Citing an example of how modern techniques can boost yields, Zhang refers to a sample farm that is spread over 667 hectares. "If we set up greenhouses that can boost crop growth on 66.7 hectares of the land, the overall yields from that sample size alone would be much higher than what one would get from the entire 667 hectares using traditional farming methods. It is these kinds of innovative techniques that will help bolster food security in China," Zhang says. He says that the balance of 600 hectares of land can be used for eco-farming to ensure sustainable food production and optimal usage of the ecosystem.

The real benefit of such techniques, Zhang says, is that they can help address China's environmental problems, food security and create more added value and jobs for farmers. Most of the waste generated from agriculture can be converted to electric or heating energy providing valuable solutions to the energy crisis, he says.

Within his eco-agricultural park, he has already incorporated rotation schemes in crop planting, dairy, fisheries and other industries. "These schemes are revolutionary and I am sure will bring more benefits to farmers," he says.

Zhang believes that the greatest advantage of eco-farming is the fact that problems actually end up as solutions. For example, he says it is a headache for most cities to solve the problems of mountains of rubbish and refuse. "I take these as resources as we can burn the waste and generate electricity," he says.

His novel ideas can also help offer solutions to China's overcapacity. For example, he says China's solar panel industry has accumulated tremendous overcapacity due to encouraging policies in previous years. "If the government allows us to build a solar electricity plant and wind farm in China's desert areas, and integrate this energy into the national grid and then allow us to use the same amount of energy in our farms thousands of miles away, we can help solve the overcapacity problem," Zhang says.

"We need to think out of box, especially when it comes to reforms," says Zhang, adding that he will continue to work on bringing more agricultural technology from the Netherlands to China.

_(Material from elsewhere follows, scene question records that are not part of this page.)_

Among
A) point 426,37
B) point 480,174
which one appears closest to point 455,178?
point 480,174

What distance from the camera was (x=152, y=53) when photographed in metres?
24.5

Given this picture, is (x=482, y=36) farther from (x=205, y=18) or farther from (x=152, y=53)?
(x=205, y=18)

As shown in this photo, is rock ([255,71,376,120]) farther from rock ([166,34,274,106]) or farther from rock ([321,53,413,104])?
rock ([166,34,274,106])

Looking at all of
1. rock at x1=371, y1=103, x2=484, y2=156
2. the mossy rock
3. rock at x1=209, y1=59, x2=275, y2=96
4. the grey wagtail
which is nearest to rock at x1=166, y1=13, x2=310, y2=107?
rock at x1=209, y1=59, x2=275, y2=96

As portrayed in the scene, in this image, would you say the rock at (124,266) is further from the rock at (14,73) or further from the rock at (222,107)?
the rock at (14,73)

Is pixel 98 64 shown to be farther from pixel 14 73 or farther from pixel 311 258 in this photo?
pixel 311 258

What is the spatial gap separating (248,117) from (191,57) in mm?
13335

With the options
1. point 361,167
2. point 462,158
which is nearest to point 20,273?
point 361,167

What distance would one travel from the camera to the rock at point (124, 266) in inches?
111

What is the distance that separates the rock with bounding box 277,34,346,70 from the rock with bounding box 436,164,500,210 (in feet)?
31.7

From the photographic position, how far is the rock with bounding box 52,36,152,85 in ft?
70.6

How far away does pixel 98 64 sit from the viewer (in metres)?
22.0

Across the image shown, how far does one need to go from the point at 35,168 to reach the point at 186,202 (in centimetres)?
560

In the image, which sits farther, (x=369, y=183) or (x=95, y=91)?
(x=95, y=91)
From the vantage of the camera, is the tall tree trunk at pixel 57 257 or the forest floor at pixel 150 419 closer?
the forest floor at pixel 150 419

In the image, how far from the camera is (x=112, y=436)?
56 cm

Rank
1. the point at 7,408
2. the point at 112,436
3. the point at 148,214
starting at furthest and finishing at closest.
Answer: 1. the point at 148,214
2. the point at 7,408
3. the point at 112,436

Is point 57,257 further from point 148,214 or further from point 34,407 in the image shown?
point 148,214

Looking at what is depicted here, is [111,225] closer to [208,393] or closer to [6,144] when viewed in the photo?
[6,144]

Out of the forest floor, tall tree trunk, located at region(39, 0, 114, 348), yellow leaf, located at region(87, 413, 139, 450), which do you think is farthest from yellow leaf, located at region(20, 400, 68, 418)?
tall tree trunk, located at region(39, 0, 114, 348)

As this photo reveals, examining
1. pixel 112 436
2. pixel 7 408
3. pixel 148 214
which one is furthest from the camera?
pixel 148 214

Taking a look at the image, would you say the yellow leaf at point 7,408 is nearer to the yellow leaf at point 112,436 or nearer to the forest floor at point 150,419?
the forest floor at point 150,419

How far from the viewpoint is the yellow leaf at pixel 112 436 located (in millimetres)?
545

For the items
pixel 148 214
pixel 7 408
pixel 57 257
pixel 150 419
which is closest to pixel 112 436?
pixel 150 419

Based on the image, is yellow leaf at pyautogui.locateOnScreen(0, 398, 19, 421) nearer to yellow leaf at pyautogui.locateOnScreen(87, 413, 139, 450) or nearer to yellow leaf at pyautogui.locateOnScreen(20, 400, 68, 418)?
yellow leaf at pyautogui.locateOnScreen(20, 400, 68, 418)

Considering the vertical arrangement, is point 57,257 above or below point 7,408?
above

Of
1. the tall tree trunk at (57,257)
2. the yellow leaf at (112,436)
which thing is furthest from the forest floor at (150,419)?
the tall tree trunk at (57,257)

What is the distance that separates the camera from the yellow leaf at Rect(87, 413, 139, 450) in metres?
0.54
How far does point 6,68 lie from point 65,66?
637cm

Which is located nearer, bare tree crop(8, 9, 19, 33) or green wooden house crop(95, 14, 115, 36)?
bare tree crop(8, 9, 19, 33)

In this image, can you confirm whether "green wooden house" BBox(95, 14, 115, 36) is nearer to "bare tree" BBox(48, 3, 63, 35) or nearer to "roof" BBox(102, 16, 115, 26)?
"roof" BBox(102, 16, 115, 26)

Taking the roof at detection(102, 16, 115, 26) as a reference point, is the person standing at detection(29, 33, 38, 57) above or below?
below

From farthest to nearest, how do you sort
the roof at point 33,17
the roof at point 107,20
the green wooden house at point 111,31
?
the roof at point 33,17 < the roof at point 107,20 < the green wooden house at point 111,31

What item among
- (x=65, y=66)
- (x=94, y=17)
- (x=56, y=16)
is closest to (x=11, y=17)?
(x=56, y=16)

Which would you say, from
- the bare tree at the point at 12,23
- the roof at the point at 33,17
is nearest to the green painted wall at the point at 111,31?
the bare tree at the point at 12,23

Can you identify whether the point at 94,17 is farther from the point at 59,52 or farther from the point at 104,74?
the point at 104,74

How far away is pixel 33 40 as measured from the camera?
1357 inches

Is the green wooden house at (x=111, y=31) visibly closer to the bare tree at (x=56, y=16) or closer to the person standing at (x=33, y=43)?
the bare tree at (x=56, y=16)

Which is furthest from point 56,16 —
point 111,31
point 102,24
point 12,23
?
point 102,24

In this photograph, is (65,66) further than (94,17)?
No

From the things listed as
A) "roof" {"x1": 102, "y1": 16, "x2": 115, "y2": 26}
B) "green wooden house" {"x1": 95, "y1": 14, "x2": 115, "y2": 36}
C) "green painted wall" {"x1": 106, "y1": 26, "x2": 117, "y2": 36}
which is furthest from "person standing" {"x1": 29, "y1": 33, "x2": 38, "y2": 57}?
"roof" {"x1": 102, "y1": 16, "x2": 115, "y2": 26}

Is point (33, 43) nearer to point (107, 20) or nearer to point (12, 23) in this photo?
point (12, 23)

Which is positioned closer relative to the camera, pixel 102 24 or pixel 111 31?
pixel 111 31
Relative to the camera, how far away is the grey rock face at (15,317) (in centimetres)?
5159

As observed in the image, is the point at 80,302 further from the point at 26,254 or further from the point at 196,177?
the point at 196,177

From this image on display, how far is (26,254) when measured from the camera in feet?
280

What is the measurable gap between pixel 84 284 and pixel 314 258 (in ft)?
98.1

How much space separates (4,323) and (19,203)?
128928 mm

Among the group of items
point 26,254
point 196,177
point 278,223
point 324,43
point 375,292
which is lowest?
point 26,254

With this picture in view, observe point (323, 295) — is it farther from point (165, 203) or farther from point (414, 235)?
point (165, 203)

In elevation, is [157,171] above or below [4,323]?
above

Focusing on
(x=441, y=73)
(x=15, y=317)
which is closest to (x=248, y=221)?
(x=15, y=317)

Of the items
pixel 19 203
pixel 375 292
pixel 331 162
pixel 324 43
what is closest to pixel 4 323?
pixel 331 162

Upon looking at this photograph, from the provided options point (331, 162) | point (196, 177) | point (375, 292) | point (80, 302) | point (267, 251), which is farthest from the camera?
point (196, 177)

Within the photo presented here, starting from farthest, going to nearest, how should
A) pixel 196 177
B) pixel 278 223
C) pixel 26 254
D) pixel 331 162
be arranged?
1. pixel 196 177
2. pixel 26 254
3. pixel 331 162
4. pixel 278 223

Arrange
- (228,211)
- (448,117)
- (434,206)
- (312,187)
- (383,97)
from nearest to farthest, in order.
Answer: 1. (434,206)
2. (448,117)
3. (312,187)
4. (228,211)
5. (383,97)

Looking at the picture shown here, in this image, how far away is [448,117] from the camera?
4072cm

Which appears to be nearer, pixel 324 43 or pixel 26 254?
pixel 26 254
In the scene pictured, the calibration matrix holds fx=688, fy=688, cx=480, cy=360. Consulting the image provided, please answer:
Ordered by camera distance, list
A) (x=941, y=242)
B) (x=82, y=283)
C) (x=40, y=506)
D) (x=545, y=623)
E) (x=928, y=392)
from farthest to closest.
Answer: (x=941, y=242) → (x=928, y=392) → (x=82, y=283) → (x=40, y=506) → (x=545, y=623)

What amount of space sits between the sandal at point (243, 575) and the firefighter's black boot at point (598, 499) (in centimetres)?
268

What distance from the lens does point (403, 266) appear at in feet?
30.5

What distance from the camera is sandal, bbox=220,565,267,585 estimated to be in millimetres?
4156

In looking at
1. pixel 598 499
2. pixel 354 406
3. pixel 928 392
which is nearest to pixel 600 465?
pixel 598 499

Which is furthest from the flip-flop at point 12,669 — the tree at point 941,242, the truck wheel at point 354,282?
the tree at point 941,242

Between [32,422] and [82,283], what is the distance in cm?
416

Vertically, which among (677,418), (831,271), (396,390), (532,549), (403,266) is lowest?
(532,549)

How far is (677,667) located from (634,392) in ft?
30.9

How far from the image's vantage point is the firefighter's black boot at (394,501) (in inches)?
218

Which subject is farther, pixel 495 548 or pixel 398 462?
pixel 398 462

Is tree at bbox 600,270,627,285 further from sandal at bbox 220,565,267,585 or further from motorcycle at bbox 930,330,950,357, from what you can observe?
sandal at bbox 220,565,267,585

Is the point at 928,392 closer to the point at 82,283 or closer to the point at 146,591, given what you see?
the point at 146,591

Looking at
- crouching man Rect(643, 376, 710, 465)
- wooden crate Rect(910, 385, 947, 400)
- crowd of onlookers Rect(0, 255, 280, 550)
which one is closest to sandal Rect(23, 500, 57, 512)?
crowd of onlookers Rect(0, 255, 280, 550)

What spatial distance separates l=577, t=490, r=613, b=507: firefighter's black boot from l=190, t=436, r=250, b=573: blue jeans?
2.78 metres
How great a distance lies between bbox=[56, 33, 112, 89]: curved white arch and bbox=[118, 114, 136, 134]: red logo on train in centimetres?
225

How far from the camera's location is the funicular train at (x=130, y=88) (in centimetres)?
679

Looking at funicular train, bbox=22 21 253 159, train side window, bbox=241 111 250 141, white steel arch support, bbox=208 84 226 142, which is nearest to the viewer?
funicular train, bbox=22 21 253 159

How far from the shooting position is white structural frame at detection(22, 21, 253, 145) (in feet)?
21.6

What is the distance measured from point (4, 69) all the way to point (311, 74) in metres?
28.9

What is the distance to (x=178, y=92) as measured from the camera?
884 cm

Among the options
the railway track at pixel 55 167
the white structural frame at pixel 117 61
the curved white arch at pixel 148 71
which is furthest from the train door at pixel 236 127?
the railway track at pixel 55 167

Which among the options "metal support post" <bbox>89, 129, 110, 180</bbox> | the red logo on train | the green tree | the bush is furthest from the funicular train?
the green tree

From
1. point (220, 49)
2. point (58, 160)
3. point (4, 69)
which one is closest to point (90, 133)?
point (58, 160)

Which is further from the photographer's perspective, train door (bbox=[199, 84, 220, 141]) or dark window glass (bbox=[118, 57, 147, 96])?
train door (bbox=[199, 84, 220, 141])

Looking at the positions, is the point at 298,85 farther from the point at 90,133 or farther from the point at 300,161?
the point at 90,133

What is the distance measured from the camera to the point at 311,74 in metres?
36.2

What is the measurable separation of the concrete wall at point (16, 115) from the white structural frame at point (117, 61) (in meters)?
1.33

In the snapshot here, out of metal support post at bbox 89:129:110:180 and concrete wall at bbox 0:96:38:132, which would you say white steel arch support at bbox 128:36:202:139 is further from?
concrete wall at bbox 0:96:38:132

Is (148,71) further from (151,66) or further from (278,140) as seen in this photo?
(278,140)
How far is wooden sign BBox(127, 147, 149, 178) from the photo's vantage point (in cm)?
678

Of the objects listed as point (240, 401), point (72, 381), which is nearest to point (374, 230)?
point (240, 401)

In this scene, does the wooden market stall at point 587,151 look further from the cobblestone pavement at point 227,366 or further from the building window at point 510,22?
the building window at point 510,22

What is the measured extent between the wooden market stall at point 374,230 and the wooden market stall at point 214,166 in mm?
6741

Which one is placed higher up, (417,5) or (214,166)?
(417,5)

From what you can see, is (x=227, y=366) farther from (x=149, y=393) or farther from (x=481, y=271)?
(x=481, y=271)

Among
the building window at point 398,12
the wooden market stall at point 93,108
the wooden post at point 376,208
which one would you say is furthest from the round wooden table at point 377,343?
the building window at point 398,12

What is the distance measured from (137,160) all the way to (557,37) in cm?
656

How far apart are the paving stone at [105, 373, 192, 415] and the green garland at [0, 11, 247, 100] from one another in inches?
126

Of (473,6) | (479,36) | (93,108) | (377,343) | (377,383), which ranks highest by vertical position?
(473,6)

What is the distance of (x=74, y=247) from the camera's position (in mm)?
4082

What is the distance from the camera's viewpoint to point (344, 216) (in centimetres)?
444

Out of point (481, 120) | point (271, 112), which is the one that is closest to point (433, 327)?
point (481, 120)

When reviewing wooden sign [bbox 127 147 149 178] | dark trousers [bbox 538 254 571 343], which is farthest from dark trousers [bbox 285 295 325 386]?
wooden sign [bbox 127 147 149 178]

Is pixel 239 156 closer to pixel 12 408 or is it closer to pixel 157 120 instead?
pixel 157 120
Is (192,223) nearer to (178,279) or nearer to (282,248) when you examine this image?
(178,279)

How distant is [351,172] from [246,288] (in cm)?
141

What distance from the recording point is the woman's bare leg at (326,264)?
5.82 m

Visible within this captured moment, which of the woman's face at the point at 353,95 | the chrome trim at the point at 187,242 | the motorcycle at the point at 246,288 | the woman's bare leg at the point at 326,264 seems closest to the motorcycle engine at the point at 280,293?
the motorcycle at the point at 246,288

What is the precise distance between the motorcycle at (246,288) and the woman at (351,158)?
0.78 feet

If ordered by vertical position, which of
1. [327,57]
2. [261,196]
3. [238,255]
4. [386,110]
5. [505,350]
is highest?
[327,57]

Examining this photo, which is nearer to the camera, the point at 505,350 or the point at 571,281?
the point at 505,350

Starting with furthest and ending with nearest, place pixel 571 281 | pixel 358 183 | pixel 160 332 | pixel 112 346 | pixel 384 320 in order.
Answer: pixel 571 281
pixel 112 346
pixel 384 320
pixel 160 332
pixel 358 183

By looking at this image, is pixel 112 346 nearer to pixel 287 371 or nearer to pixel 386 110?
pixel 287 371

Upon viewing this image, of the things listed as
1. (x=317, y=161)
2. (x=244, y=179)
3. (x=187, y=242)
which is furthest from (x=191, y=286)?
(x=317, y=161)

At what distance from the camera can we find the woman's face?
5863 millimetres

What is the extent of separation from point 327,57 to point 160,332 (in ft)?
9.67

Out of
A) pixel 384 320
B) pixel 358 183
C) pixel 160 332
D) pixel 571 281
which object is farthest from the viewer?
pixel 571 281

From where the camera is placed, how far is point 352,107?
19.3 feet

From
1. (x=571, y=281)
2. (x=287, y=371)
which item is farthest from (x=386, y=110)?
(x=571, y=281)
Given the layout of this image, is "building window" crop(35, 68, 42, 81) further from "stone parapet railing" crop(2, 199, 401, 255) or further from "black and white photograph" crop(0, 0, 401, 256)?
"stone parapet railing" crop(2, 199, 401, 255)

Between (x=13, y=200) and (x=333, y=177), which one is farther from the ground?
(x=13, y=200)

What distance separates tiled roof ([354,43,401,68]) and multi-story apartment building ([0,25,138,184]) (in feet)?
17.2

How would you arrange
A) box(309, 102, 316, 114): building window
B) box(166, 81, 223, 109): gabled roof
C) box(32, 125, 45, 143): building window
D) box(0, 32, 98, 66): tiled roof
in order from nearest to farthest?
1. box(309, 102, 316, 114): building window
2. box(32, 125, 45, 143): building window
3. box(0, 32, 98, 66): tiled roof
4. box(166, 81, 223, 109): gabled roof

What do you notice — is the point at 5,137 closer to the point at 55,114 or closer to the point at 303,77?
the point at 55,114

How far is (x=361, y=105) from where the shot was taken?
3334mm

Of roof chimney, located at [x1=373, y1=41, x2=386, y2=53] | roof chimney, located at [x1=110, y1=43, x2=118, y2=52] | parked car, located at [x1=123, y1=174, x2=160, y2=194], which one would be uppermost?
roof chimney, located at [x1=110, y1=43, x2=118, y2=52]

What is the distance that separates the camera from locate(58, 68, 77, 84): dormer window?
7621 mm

Zhang, who spends most of his time shuttling between China and the Netherlands, says that it is his determination and strong passion to do something different that keeps him going. But he admits that it has been a rocky road to success.

Qingtian, a mountainous county in Zhejiang province, is well known in China for the number of people who have crossed the seas in search of better fortunes and also for the people's hard work and business acumen. Many of these skills have been sharpened by the harsh living conditions, says Zhang.

"When I came to the Netherlands in 1993 at the age of 17, I was no different from the others. I too wanted to make my fortune. But I wanted to break away from tradition and do something different," he says.

That looked easier said than done, as some 250,000 people from his county were working in various food-related ventures across the globe then. That number is more than 330,000 now. "I didn't want to end up making food and was more keen on learning something that could help put more food on the plate."

Zhang says that it took nearly 18 years to achieve what he calls his European dream. "I had to supplement my education at the Rotterdam Business School by moonlighting as a waiter or a cook in several restaurants," he says.

"I could not bear the long hours of work in a restaurant," says Zhang in response to questions on why he did not set up his own restaurant chain. He says he had five kids already when he decided to become an agricultural entrepreneur in 2011.

"Prior to that I donned several hats, including running a successful logistics business that I later sold off."

"Hard work, business adaptability and the zeal to succeed have been my assets," he says with a smile when asked about the secret of his success.

Li Xiaofei contributed to this story.